The origin of rap can be traced back to performers such as Gil Scott-Heron and Last Poets, whose street poetry addressed the civil rights' struggles of the late-1960s and 70s. Muhammad Ali's quickfire boasts about knocking out opponents ("To prove I'm great/ he will fall in eight!") made him a proto-rapper. Jamaican DJs, "toasting" over reggae, have also been cited as influential, as has the griot tradition of oral storytelling in West Africa.

In the mid-1970s, pioneering New York DJs such as Kool Herc, Grandmaster Flash and Afrika Bambaataa invented ways of mixing and scratching records on a pair of turntables, so making music for rappers to rap over. But hip-hop is more than just rapping. As the politically militant rapper KRS-One put it: "Rap is something you do, hip-hop is something you live." Notably, hip-hop also refers to breakdancing and graffiti.

The first hit, in 1979, was the Sugarhill Gang's "Rapper's Delight". Cheerfully banal, it featured lines such as: "I said a hip hop, the hippie the hippie, to the hip hip hop and you don't stop." More hardhitting was Grandmaster Flash's 1982 single "The Message", with its bleak portrait of inner city life in black America: "It's like a jungle sometimes, it makes me wonder how I keep from going under."

▶ [Problem]:
From the passage on the origins of rap, please translate this sentence into Spanish: "Notably, hip-hop also refers to breakdancing and graffiti."

▶ [Data records]:
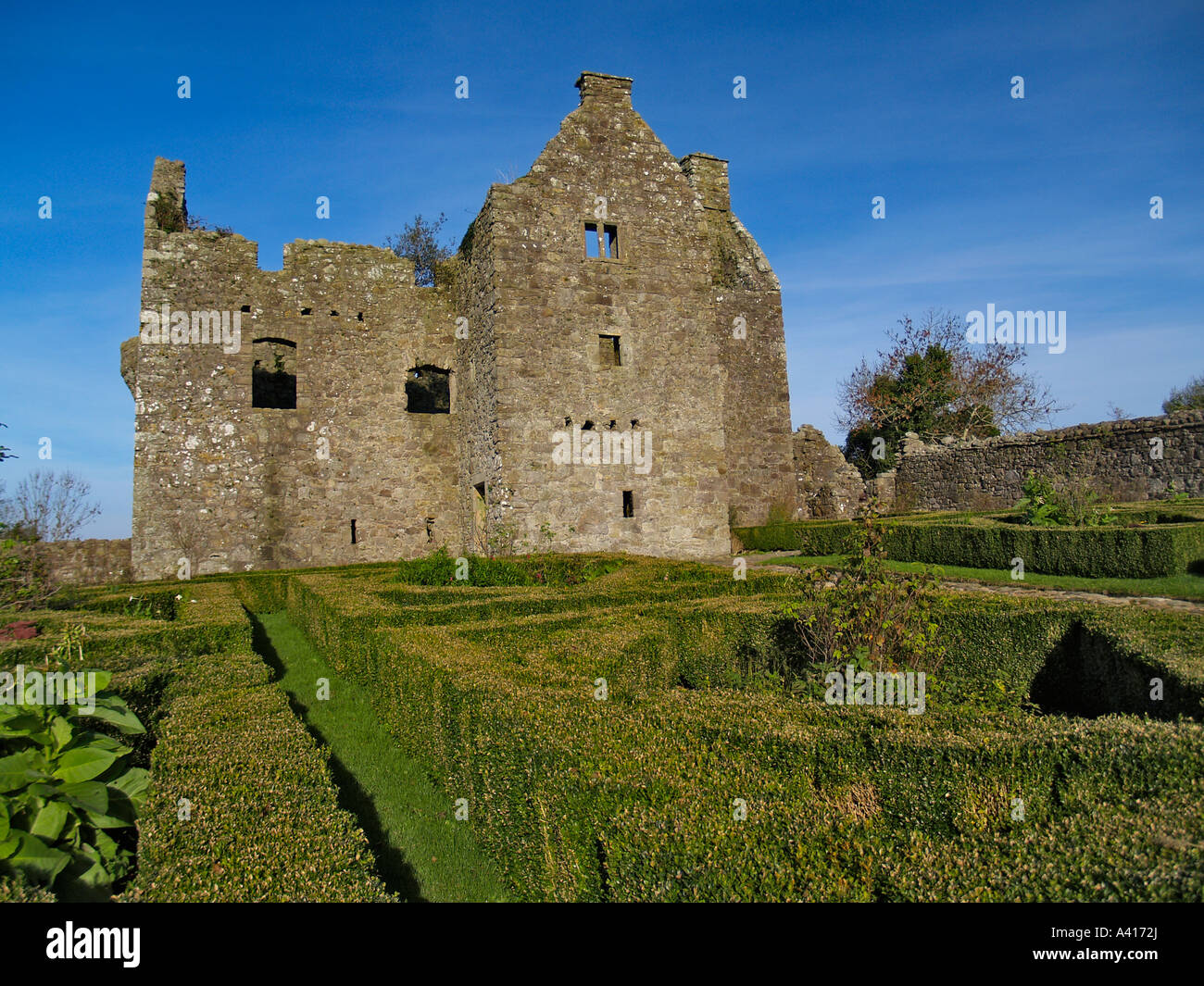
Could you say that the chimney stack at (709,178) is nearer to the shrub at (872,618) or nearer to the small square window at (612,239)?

--

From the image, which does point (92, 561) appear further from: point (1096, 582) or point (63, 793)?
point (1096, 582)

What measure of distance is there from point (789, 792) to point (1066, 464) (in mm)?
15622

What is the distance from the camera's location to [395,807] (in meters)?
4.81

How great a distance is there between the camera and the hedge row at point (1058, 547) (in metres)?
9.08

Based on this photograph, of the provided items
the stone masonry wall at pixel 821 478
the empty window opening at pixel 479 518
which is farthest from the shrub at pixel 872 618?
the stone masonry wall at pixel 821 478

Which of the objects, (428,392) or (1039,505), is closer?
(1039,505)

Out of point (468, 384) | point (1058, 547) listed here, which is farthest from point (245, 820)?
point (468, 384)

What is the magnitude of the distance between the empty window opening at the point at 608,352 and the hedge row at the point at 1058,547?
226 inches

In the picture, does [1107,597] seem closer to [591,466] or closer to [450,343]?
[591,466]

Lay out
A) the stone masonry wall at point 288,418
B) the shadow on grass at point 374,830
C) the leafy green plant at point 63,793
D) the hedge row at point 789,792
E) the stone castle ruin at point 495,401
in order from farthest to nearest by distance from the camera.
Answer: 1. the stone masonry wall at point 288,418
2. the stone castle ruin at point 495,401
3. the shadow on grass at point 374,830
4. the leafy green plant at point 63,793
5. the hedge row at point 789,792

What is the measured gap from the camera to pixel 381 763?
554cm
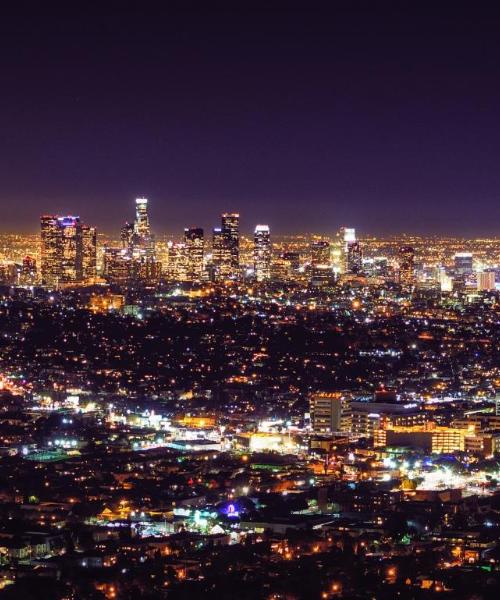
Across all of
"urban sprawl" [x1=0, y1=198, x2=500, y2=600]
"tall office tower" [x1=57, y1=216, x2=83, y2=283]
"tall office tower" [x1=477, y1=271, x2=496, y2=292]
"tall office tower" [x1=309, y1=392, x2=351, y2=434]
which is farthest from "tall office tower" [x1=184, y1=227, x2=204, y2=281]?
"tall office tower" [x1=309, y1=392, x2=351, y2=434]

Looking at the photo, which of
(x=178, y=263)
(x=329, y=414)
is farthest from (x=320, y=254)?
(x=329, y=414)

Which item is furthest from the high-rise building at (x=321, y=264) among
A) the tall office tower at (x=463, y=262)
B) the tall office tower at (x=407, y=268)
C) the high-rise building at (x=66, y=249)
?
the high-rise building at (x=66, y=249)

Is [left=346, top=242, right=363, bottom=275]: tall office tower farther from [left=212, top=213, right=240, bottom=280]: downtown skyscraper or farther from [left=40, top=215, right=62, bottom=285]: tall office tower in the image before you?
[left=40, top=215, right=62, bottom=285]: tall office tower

▶ [Answer box]:
Cabe destacar que el hip-hop también se refiere al breakdance y al grafiti.